Mitteleuropa [it] / Mitteleuropa [en]

MItteleuropa – eine Sehnsuchtsvokabel – geweckt und am Leben erhalten von Magris, der als 23jähriger Student der Germanistik in Igur promoviert. Mit diesem Buch über seine These ist er schlagartig berühmt geworden. Mitteleuropa dargestellt als eine kulturelle Einheit im Donauraum. In den Ländern des ehemaligen Ostblocks hat es diese von uns so vielbeschworene Vielfalt gegeben.
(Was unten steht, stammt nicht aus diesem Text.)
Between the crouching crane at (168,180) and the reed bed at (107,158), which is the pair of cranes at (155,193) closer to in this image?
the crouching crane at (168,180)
Für uns ist das der Traum; wenn diese Idee, nur so einfach zu realisieren wäre. Magris hat darüber gesprochen, und die Vokabel „Mitteleuropa“ in den 80ern populär gemacht. Es ist ein Modewort geworden, und wurde dadurch inflationär gebraucht, bis jeder wieder etwas anderes darunter verstand. So zum Beispiel haben die Nostalgiker sich die Monarchie in ihren Sprachen- und Ethnienvielfalt zurück gewünscht, die Moderneren haben in Europa den Fortschritt gesehen, was die Integration und das Zusammenleben der Ethnien betrifft. Die Leistung besteht darin, früher als alle Anderen, die Determiniertheit der kommunistisch-kapitalistischen Machtblöcke anhand ihrer Geschichte nachzuvollziehen und festzustellen.
Waltraud Mittich, Stammtisch III, 30.10.2010

 

Seit dem historischen Mitteleuropa, das Magris beschreibt, hat sich viel verändert... Ob Bozen eine neue Mitte in Mitteleuropa sein kann? Norditalien wird im Diskurs darum, gar nicht genannt; eher schwankt man zwischen östlichen und westlichen Ländern, und frägt ob die Schweiz das sein könnte, oder nach der Aufhebung des Eisernen Vorhangs, Slowenien, eventuell Kroatien usw; sogesehen ist Bozen am Rande von Mitteleuropa.                       
Eva Klein, Stammtisch III, 30.10.2010

 

Um Bozen, um Mitteleuropa wieder aufleben zu lassen, in neuen Kategorien und Dimensionen, da müsste man einen Paradigmenwechsel vornehmen. Weg vom Nationalstaatsgedanken, das beginnt mit der französichen Revolution, endet 1918 mit der Zerreissung und einem Schisma.  Das Trauma kommt nicht vom Faschismus. Es gab sehr viele Südtiroler, die im Faschismus wunderbar gut gelebt haben, z.b. die Magdalener Bauern, die hatten einen der drei meistgelobtesten Weine Mussolinis, das waren der Magdalener, der Montalcino und der Sangiovese. Das Trauma ist das Ende der 700jährigen Geschichte mit den Habsburgern. Dieses Trauma haben die Österreicher nicht überwunden und die Südtiroler Österreichische Minderheit auch nicht. Abschließend, letzter Satz: Wir brauchen ein gemeinsames politisches Ziel, vielleicht auch einen Krieg, weil nach dem Krieg, ja wir haben ja keine Ziele... (Stefan Nicolini)... Bist du sicher, dass es politische Ziele sein müssen? (Angelika Burtscher) …Ich meine gesellschaftspolitische Ziele... Nach dem zweiten Weltkrieg wussten die Gründerväter, warum sie den Staat aufbauen. Hier gibt es keine gemeinsame Richtlinie, und wir wissen nicht wohin. Heute an diesem Stammtisch sprechen wir von Vergangenheit und Gegenwart, aber irgendwann müssen wir doch in die Zukunft schauen... Wir hätten eigentlich das Potenzial, denn Grenzen gibt es keine mehr; den Brenner gibt es nicht mehr, wir haben keine Visionen, und trauen uns nicht. Jeder für sich hat Visionen, aber es fehlt die kritische Masse in Südtirol. Man redet immer von Alternativkultur, aber wo ist die; es gibt zwei in Völs, es gibt drei in Gardaun, es gibt fünf in Bruneck... und dann ist fertig. Bei diesem Stammtisch gibt es eine Kreativität, aber eine gemeinsame Vision fehlt. Das fehlt mir, aber ich hab auch keine Vision gesellschaftspolitischer Art.